The total initial momentum (p_initial) is zero, as the original particle is at rest.
The total final momentum (p_final) can be expressed as: p_final = p1 + p2
Similarly, for the total energy: E_initial = m1*c^2 E_final = E1 + E2
Where c is the speed of light.
The energy-momentum relation for a particle at rest is: E = mc^2
For the second decay product: E2 = m2c^2 p2 = √(E2^2 - (m2c^2)^2)

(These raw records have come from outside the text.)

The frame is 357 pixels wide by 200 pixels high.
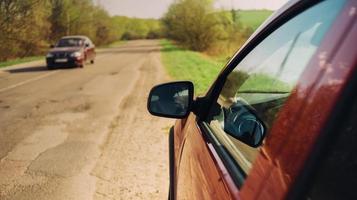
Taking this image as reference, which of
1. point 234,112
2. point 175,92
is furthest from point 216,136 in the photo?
point 175,92

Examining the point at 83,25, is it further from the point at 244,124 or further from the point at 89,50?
the point at 244,124

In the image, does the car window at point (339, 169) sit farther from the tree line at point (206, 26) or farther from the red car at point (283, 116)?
the tree line at point (206, 26)

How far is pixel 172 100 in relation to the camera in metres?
2.88

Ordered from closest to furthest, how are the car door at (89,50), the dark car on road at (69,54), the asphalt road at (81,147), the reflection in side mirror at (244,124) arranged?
1. the reflection in side mirror at (244,124)
2. the asphalt road at (81,147)
3. the dark car on road at (69,54)
4. the car door at (89,50)

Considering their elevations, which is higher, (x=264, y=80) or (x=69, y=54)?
(x=264, y=80)

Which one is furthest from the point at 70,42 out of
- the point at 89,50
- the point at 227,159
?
the point at 227,159

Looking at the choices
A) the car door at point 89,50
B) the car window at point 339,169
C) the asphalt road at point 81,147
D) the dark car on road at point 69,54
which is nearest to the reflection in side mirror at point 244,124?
the car window at point 339,169

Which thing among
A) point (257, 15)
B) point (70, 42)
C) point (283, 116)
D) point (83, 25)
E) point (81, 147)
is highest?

Using the given values: E2 = (0.7 GeV/c^2)(3.0010^8 m/s)^2 E2 = 0.63 GeV p2 = √((0.63 GeV)^2 - (0.7 GeV)^2) p2 = 0.49 GeV/c
Now, we can solve for the momentum of the first decay product using the conservation equations: p_initial = p_final 0 = p1 + p2 p1 = -p2 p1 = -0.49 GeV/c p1 = 0.49 GeV/c (magnitude)
Therefore, the momentum of the other decay product (p1) is 0.49 GeV/c in the opposite direction of the momentum of the first decay product.